Fewer foreign visitors and political chaos has led some Egyptians to turn to hunting Nile crocodiles as a source of revenue.
By Peter Schwartzstein, National Geographic, 6/23/17
LAKE
NASSER, EGYPT—If they’re small, you use the bulk of the boat to hustle
them into the shallows, then snag them by hand, Mahmoud tells me. He
should know, having spent the past decade poaching the scaly beasts
around the southern city of Aswan.
If
they’re medium-size, perhaps the length of a kayak, he says (he won’t
tell me his family name because of the illegal nature of his work), you
noose them with barbed wire traps. And if they’re monsters—up to 18 feet
of whiplashing tail, bristling teeth, and relentless aggression—you
dazzle them with a spotlight, entangle them in fishing nets, and subdue
them with a shot to their exposed underbelly.
“There’s not a crocodile I can’t catch, or a hunting ground I don’t know,” Mahmoud bragged. “I’ve made my life doing this.”
Mahmoud hunts the Nile crocodile, the world’s second largest reptile. Found across much of sub-Saharan Africa, mostly in large lakes and rivers, it’s renowned for its ferocious behavior.
The
Nile crocodile’s fortunes have veered from one extreme to the other
over the millennia. From an object of veneration in some ancient Egyptian
temples—and even the namesake of an entire city, Crocodilopolis—the
species was extinct along the lower Nile by the 1950s as people
encroached on its habitat.
The Aswan High Dam, finalized in 1970,
created Lake Nasser, and with it a 250-mile-long croc-friendly mecca in
Nubia, Egypt’s sparsely populated south. The species began recovering.
Now,
thanks to a dwindling tourism industry and an unstable political
system, the pendulum has swung back the other way as people look to make
a profit off illegal sales of the reptile.

[Short descriptive captions]

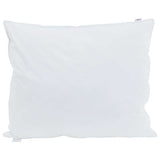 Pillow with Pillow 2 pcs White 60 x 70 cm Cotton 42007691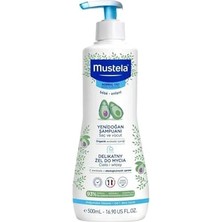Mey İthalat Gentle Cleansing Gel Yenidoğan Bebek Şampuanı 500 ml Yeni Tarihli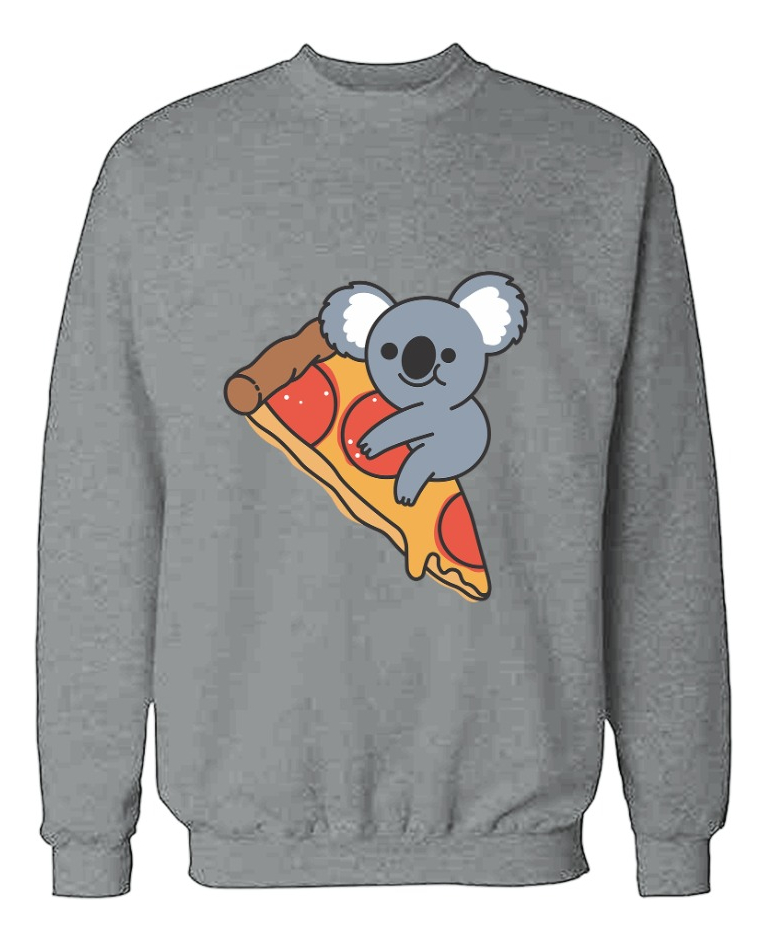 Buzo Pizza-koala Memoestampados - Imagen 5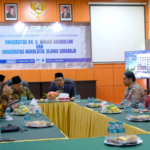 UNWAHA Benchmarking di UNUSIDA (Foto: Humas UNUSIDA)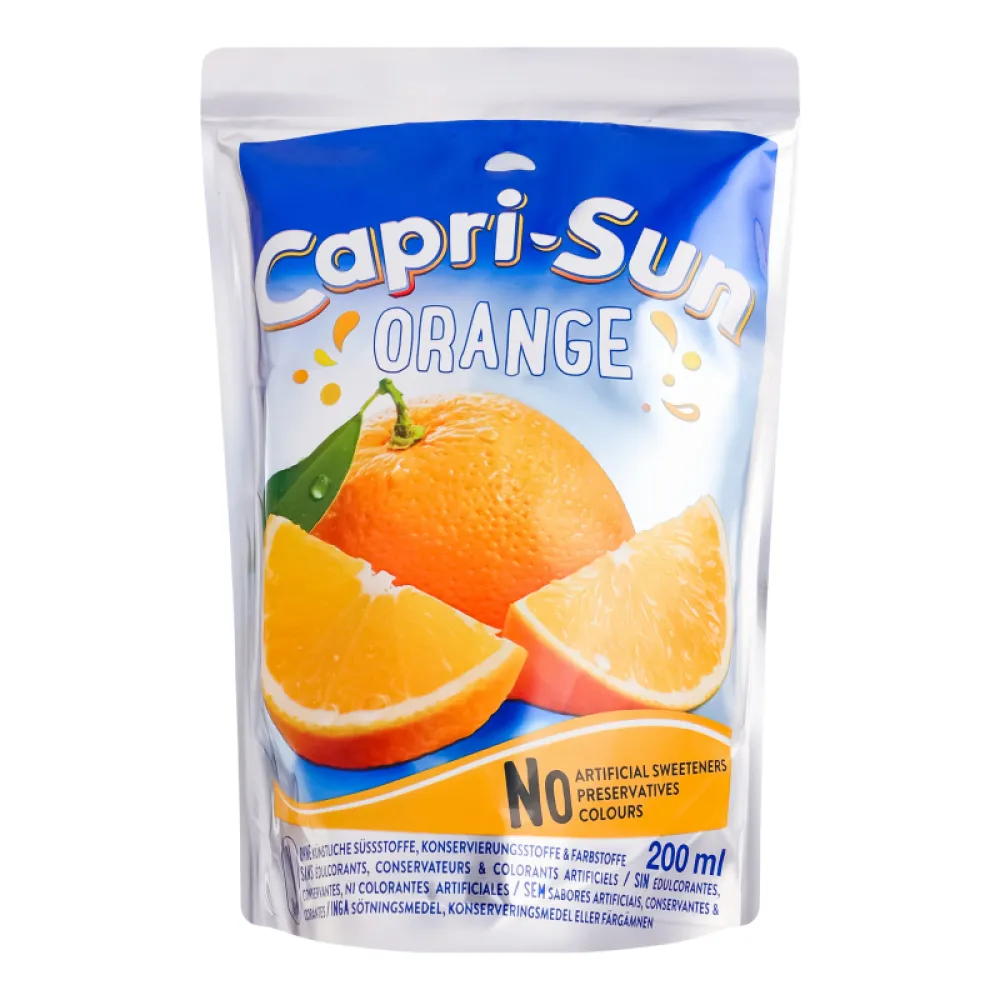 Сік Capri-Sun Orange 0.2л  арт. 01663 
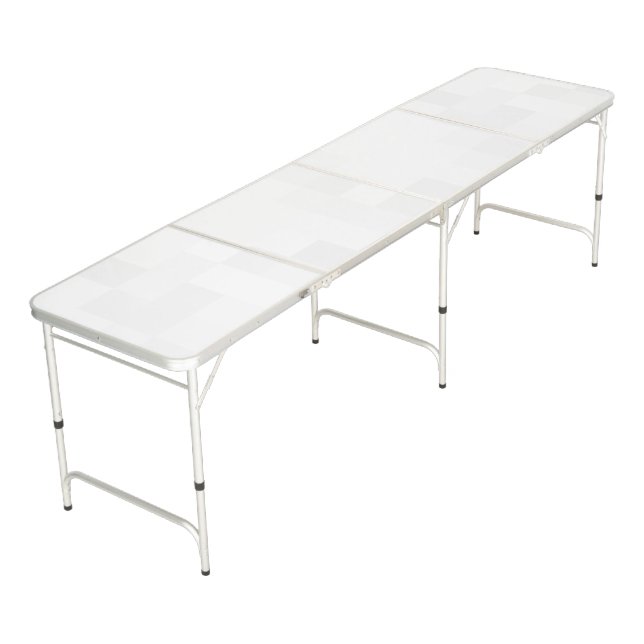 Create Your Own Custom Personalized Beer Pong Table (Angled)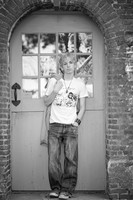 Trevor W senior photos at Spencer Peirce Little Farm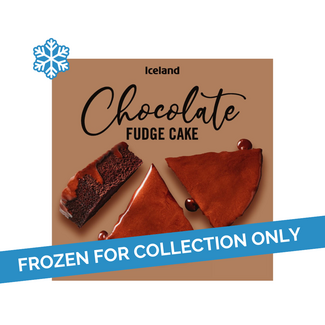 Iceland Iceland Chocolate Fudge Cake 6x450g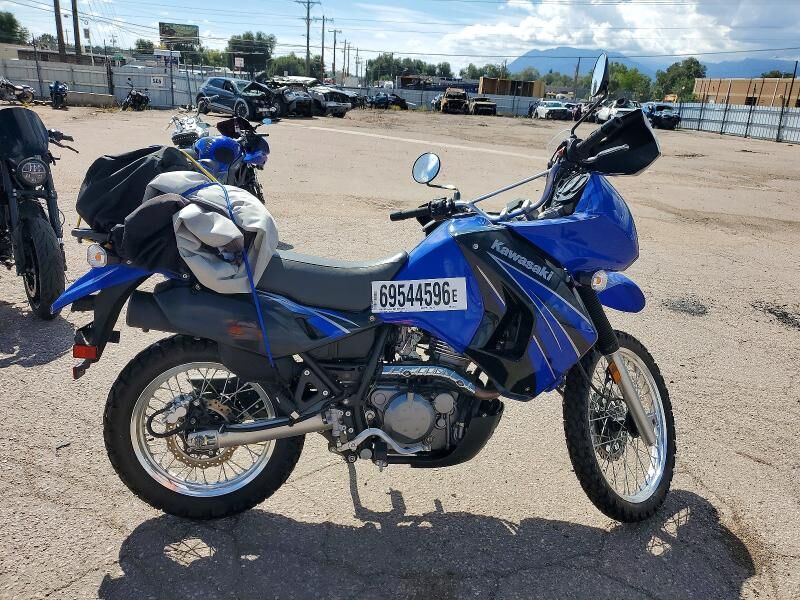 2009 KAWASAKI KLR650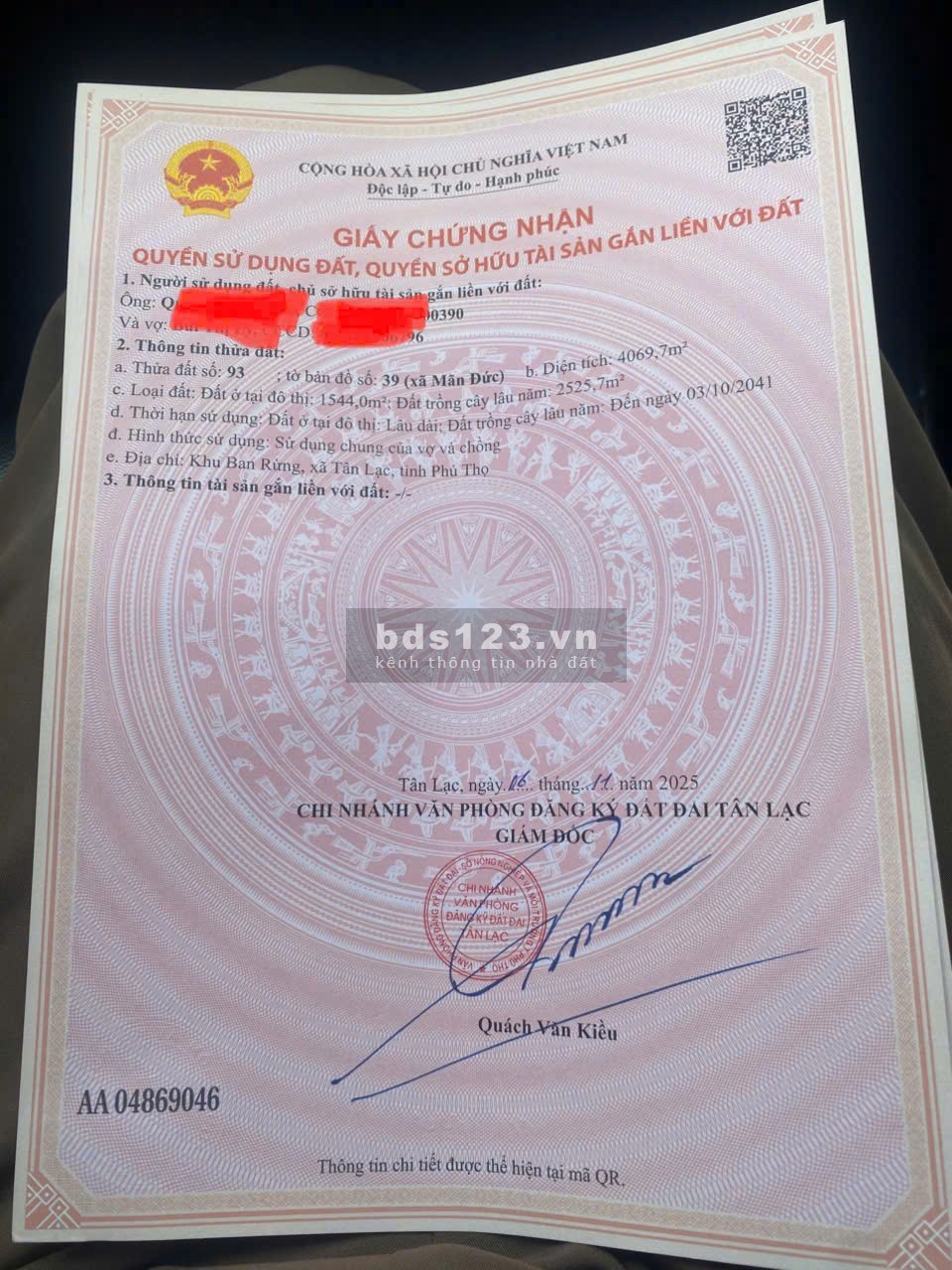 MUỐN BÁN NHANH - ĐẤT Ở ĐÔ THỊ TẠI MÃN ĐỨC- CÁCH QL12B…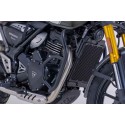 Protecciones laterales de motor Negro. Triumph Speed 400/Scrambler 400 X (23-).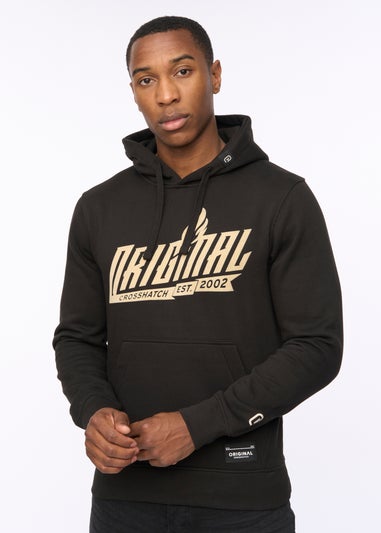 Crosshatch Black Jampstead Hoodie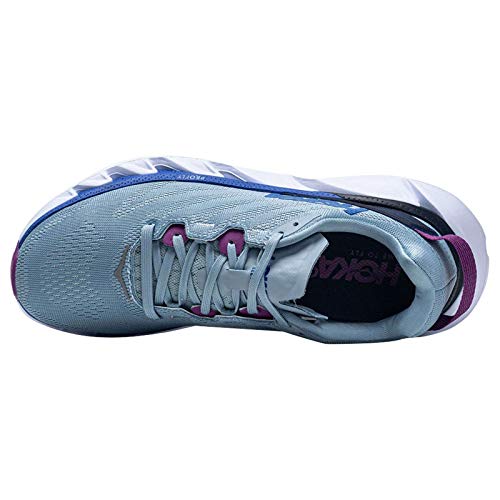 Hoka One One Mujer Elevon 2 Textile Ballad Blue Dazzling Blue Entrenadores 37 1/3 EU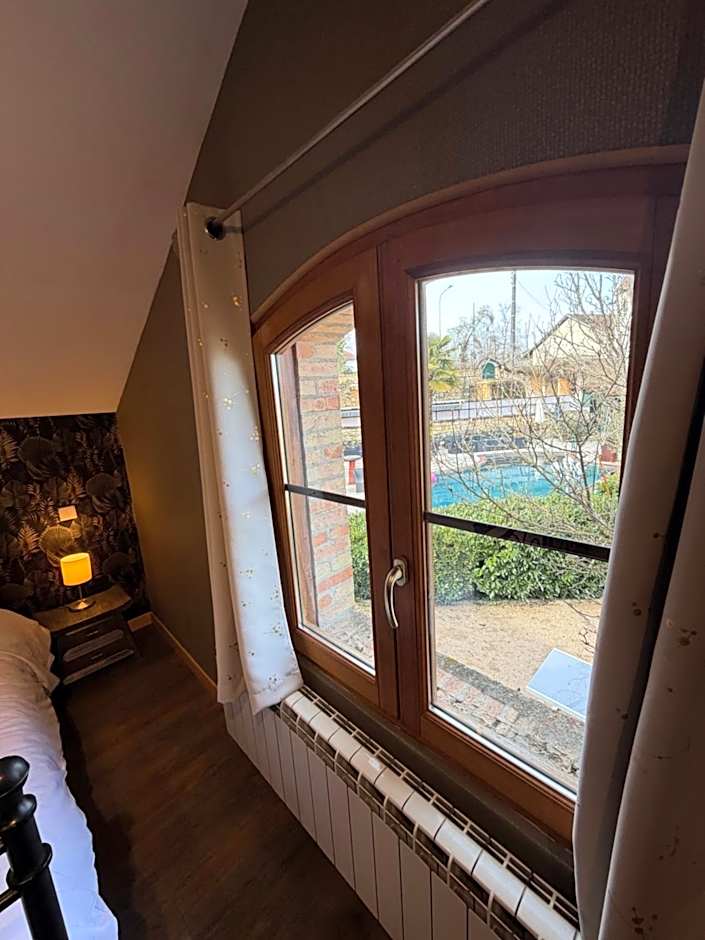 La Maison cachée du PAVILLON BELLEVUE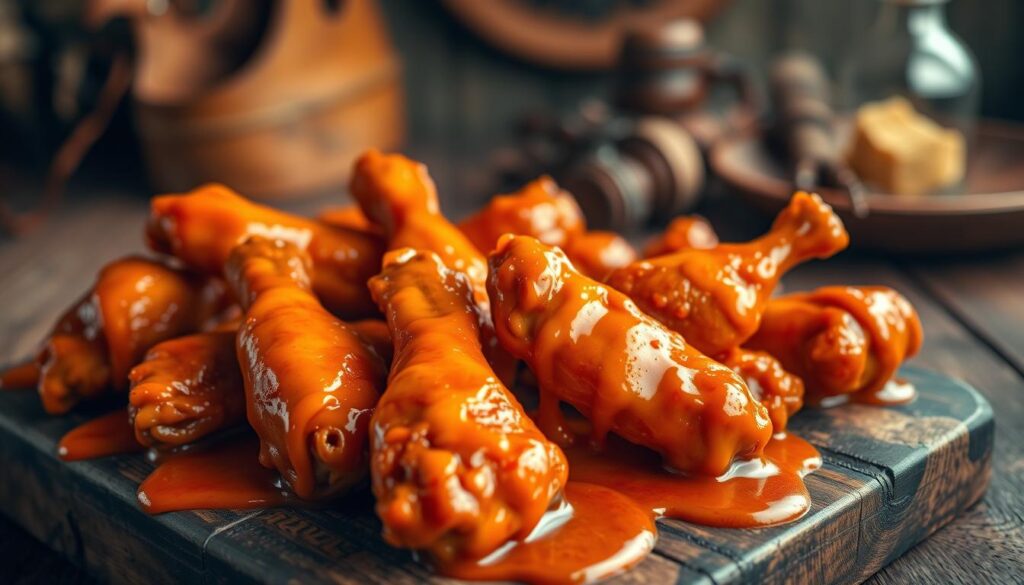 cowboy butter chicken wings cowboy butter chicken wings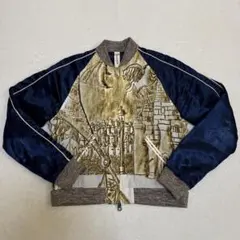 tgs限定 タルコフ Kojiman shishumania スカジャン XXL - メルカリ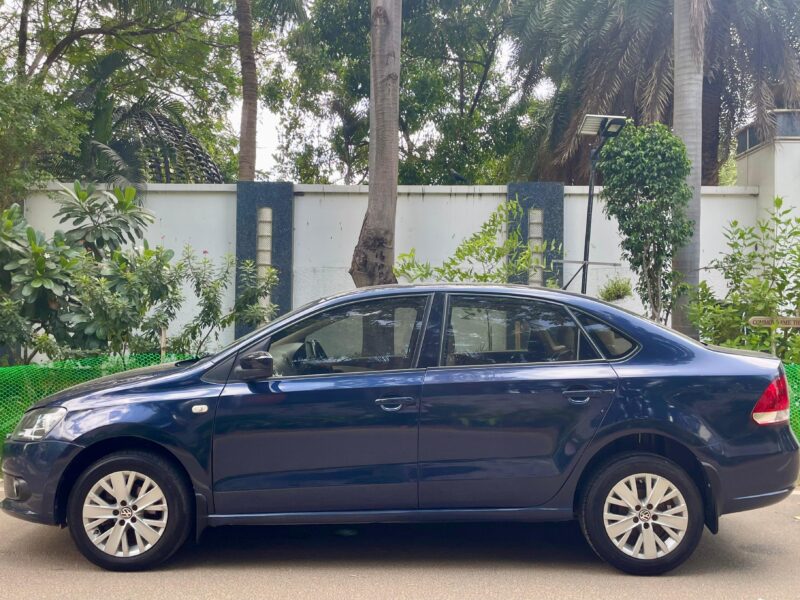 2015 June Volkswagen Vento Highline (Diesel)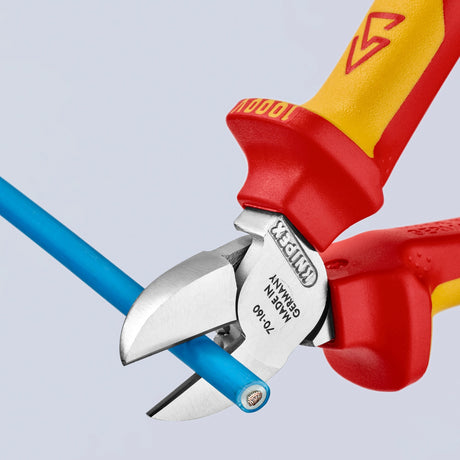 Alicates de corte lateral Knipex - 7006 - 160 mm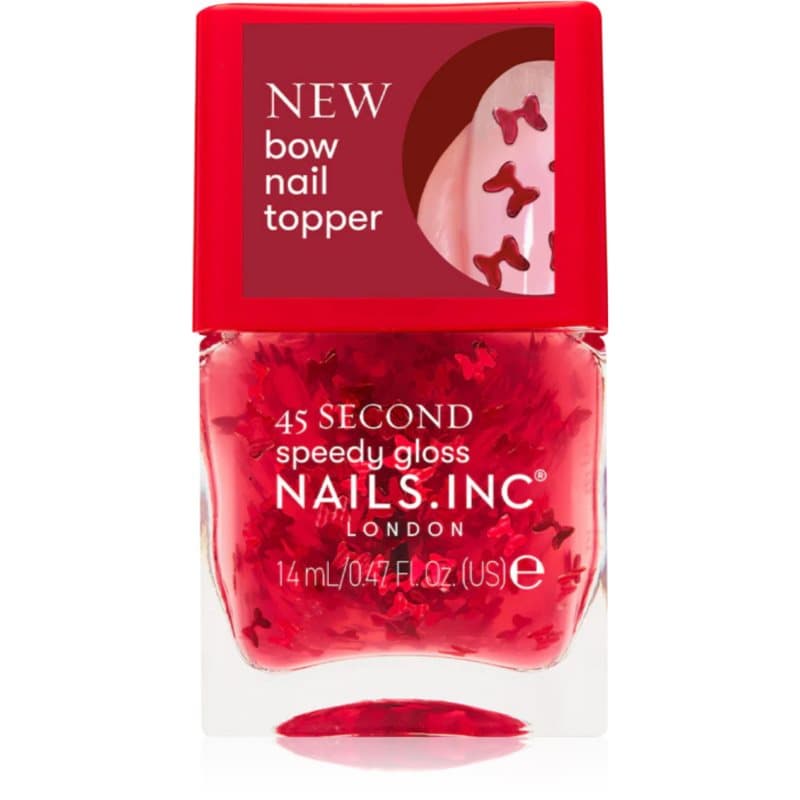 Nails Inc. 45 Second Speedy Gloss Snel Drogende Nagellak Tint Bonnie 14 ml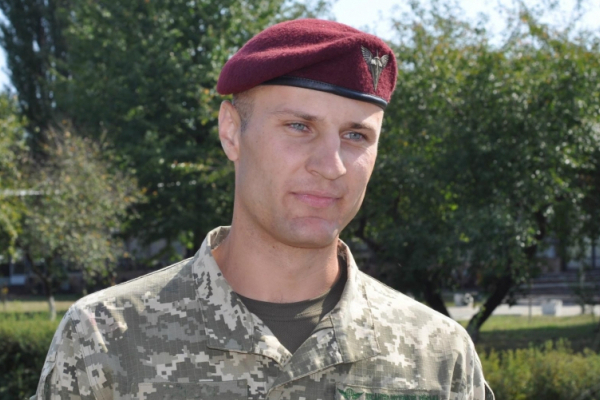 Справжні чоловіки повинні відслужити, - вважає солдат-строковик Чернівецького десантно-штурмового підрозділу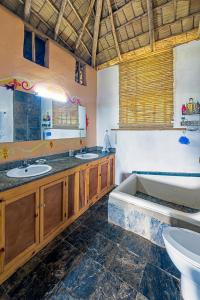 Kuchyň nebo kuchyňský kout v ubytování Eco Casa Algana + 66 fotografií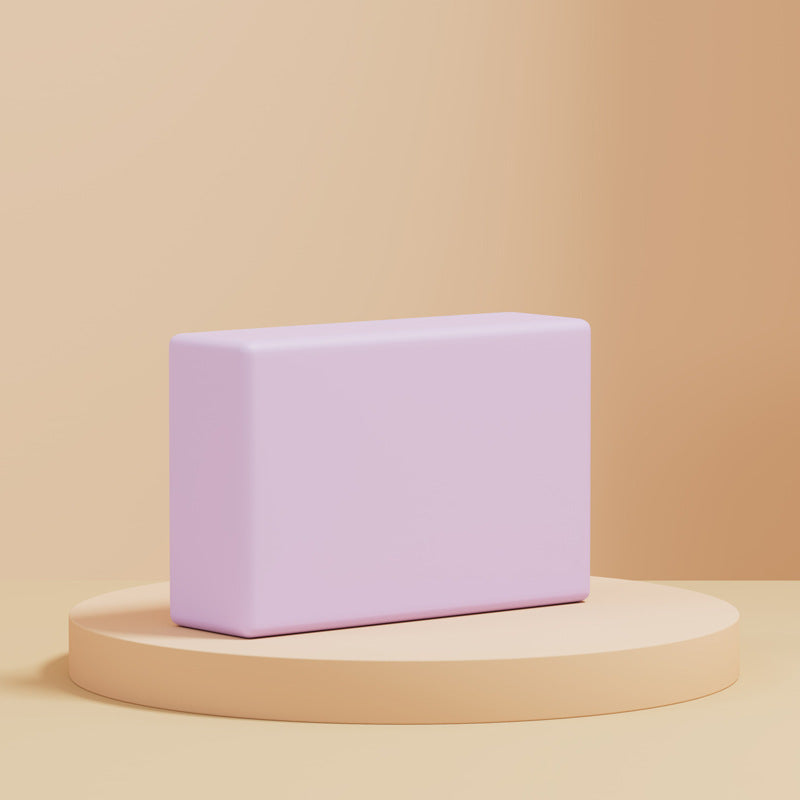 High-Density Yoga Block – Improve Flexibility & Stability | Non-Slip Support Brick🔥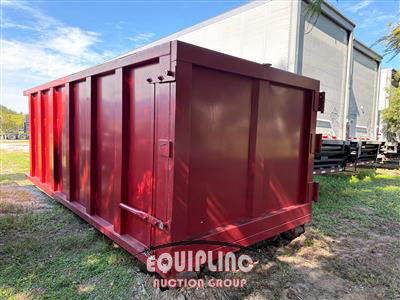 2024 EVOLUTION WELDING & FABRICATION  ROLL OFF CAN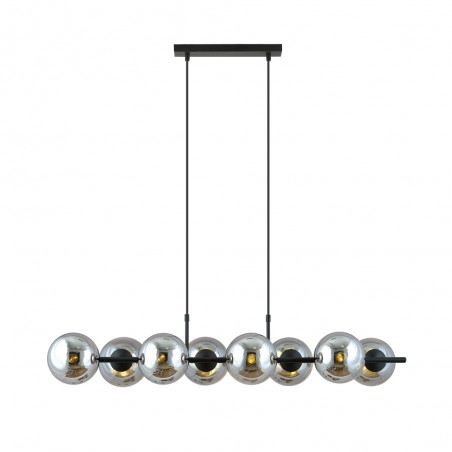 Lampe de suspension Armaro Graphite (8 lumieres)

### REQUIRED ACTIONS:
(a) Duplicate the passage of the crocodile poaching article that opens with the words containing "By Peter Schwartzstein, National" and closes with "city of Aswan.".
(b) Answer these questions from the crocodile poaching article:
(i) In what year was the Aswan High Dam finalized?
(ii) For how long has Mahmoud been poaching crocodiles around Aswan?
(iii) Which city was named after the crocodile?
(c) What comes next in the article on crocodile poaching in Egypt? Write the following part, starting after its last sentence.
These lines have no connection to the article on crocodile poaching.

### SET OF ANSWERS:
(a)
By Peter Schwartzstein, National Geographic, 6/23/17
LAKE
NASSER, EGYPT—If they’re small, you use the bulk of the boat to hustle
them into the shallows, then snag them by hand, Mahmoud tells me. He
should know, having spent the past decade poaching the scaly beasts
around the southern city of Aswan.

(b)
(i) 1970
(ii) The past decade
(iii) Crocodilopolis

(c)
High
prices for crocodile skin, meat, and penises—used as an aphrodisiac
across East Africa— have attracted some professional hunters, even as
larger numbers of impoverished local people try to muscle in on the
trade.
On
top of that, some lake fishermen are killing crocodiles to stop them
gobbling up their catches of Nile perch and other fish, such as tilapia,
environmental officials say. (Read about how tiger eyes and crocodile penises are hot on the black market.)
According
to Mahmoud, smugglers are exporting record numbers of
crocodiles—perhaps up to 3,500 eggs and hatchlings and a few hundred
adult live crocs a year—abroad mostly via Egyptian ports, mainly to the
Arabian Gulf.
The
Egyptian government’s last large-scale survey of lake crocodiles, in
2008 and 2009, estimated the population at anywhere between 6,000 and
30,000. Its historic numbers are unknown.
Even
with limited resources, Egyptian environmental officials have seen the
species’ numbers decline precipitously in their 60-mile study area of
Lake Nasser’s shorelines.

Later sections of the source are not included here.